Виктор Астафьев - Дикий лук
— А ты знаешь, Катюха, рулить меня учил Славка, братан мой, — Генка с минуту помолчал и с выдохом, как-то непривычно кротко улыбнулся: — Интересно же бывает в жизни! Вот было у меня два брата — Славка и Петро. Славка и лупил меня, и ругал, а я его ни тютельки не боялся.
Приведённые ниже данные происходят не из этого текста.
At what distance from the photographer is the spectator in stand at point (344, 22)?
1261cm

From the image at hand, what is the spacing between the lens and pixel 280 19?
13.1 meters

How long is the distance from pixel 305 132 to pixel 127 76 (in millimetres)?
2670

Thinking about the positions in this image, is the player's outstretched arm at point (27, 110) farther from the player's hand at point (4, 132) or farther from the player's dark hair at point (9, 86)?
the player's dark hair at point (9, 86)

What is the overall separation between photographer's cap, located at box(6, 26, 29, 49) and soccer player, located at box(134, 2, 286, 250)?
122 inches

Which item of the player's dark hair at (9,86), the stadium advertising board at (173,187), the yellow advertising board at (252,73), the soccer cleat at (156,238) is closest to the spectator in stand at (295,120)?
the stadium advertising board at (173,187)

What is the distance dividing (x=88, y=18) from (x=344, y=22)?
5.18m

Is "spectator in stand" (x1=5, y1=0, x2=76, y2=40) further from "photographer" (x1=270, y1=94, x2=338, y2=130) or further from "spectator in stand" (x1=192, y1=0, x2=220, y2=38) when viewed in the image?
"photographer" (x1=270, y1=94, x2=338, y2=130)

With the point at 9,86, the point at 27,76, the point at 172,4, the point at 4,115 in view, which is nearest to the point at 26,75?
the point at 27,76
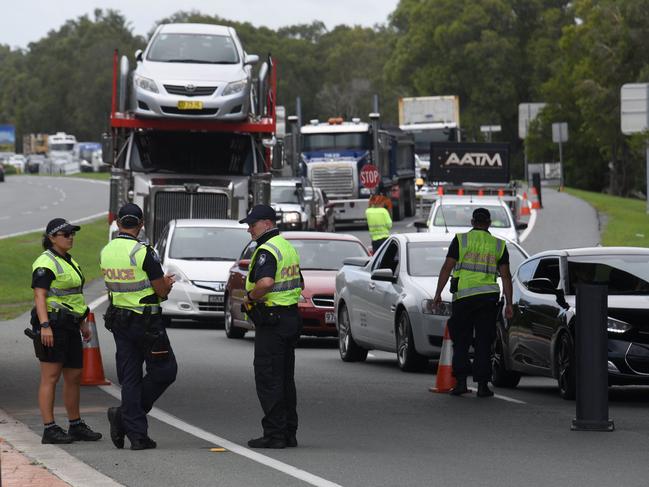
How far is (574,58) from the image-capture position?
92375mm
А Петро, тот женатый был, никогда меня даже пальцем не тронул, а боялся я его, спасу нет. Почему это так, а?
— Не знаю, Геня, не знаю, — в тон Генке грустно отозвалась Катя. Генка уловил грусть в ее голосе, и тепло в ее взгляде, и даже то, что сказала она не Гена, а Геня. Мягко как-то у нее это получилось. И потянуло парня на откровенность.
— Я уж на бирже работал, когда Славку в печку бросили, в Мухаузене. Рабочим я был, но ревел. Мать дома все ревела, а я на работе, за штабелями. Мастер как-то меня застал. Я ему доской по башке съездил.
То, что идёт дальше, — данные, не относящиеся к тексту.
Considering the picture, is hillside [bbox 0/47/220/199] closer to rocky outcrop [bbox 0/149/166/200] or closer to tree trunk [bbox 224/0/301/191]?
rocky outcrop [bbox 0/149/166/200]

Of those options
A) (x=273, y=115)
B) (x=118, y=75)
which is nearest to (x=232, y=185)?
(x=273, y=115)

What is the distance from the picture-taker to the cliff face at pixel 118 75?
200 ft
Генка опять задумался, сомкнул губы, стиснул рукоятку руля так, что жилы напряглись на загорелой руке его, испачканной зеленью лука, Кате хотелось утешить Генку, но она подумала, что он, чего доброго, и ей съездит по башке и, вместо утешительных слов, назидательно сказала:
— Сколько раз я тебе говорила: произноси правильно слова. Ты же их приспосабливаешь под свой быстрый язык. Все-то тебе некогда. Вот ты половину слова в употребление, а половину — на ветер, в отходы.
— К примеру? — покривил Генка губы.
— Ну вот, к примеру, сказал — Мухаузен, а правильно — Маутхаузен.
— А-а, — разочарованно протянул Генка и вдруг рассердился, и понесся вскачь: — За то, что поправляешь — спасибо. Всегда тебя послушаю, потому, как ты с образованием. И масло у тебя в голове имеется. Но это слово, — Генка стиснул зубы, — это слово я все равно не буду правильно говорить. Нехорошее слово. Там людей живьем в печку бросали, а я еще буду стараться? Ни в жисть!
Мотор взревел. У лодки поднялся нос, и она понеслась вдоль берега и неслась так километра два.
Вдали показался пароход. Он тянул матку. Матка — это огромный плот, бревна на котором скатаны в несколько рядов. На плоту бывает дом, а то и два.
Один с вышкой и антенной радиостанции. Когда нет парохода, матка плывет сама. Плывет по нижнему течению семь верст в неделю, и только кустики мелькают — как острят сами сплавщики.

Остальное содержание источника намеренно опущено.